Burkhard HabbeThermoelectricity has been known since the 1830s. Two functional principles are included under this term: The popular Peltier-Effect describes how electric current flowing through thermoelectric material transports heat, creating a cooling effect. The inverse effect, named after his discoverer Thomas Seebeck, generates an electrical voltage across a material when it is placed between two different temperature levels. Peltier elements have been commercialized for over 50 years in multiple markets from consumer to complex laser metrology applications. The Seebeck Effect just made it to outer space, powering satellites from the heat produced by small nuclear reactors.

A technology leap has occurred recently, which compares to the one from discrete transistors to integrated circuits. Micropelt, based in Germany, leads amongst a few vendors of so-called thin film thermoelectrics. This new approach to thermoelectric technology increases performance levels, particularly power densities, for both Seebeck and Peltier Effects by orders of magnitude. Peltier applications and even more thermal energy harvesting applications can now go to much smaller applications, while still producing very useful results.

The basic building block of all thermoelectric elements, often referred to as thermocouple, is a combination of two thermoelectric ‘legs’, arranged in an electrical series connection. Thermally, however, they are connected in parallel. The base material is Bismuth-Telluride (Bi2Te3), a semiconductor material with best thermoelectric properties between ambient temperature and 200°C. Power generation leveraging the Seebeck-Effect is based on such arrangements of thermocouples. An interesting feature of thermocouples is that the voltage they produce from a given temperature differential is entirely independent of their size. Consequently the microvolts generated by a single thermocouple scale up nicely with hundreds of micro-thermocouples combined in a novel chip sized thermogenerator based on thin film technology.

Thin film thermoelectrics offer nice scaling effects as the production is based on wafer processing and chip making technologies. The idea is straightforward and very similar to the one which led from discrete transistors to integrated circuits on silicon wafers.

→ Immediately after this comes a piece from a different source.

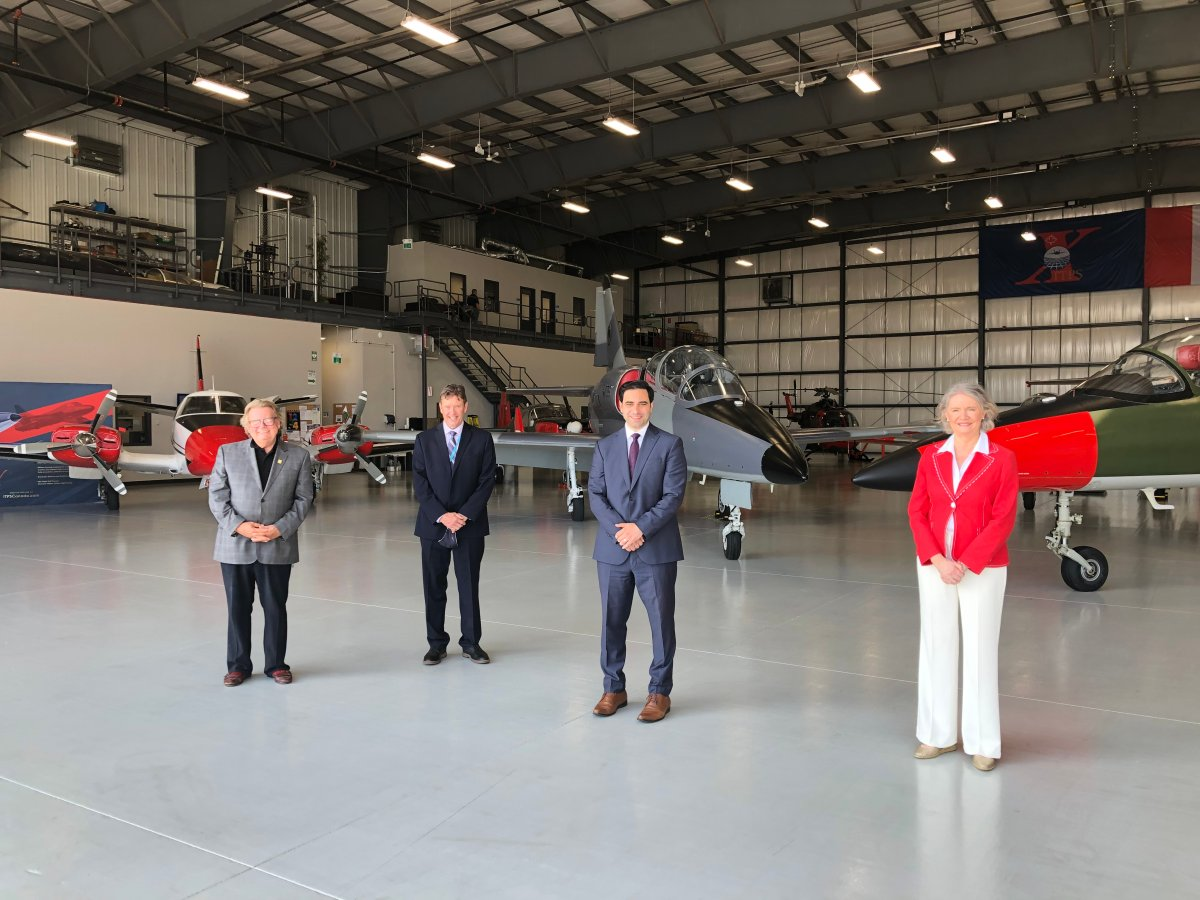 From left to right: Mayor Ed Holder, London International Airport president and CEO Mike Seabrook, London North Centre MP Peter Fragiskatos and London West MP Kate Young stand inside one of several hangars at the airport.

A thin layer of TE material is sputtered onto a standard silicon wafer using the same type of equipment as in CMOS fabs. Just the TE material causes a contamination which prevents concurrent use of equipment for both types of product.

Photolithography and dry etching is used to produce the TE leg structures. All obsolete TE material is etched away from the solid thin film, leaving only the required microscopic TE structures. Wafers are produced in pairs, one of which is covered with p-doped material, the other is n-doped. A fully functional TE element is formed by bonding together two correspondingly structured wafer sections with opposite doping. The patented soldering process requires only half as many connections as conventional TE devices with the same number of thermocouples, and a small fraction of their size. Micro thermoelectric elements have been produced with footprints between 0.6 sqmm and 25 sqmm.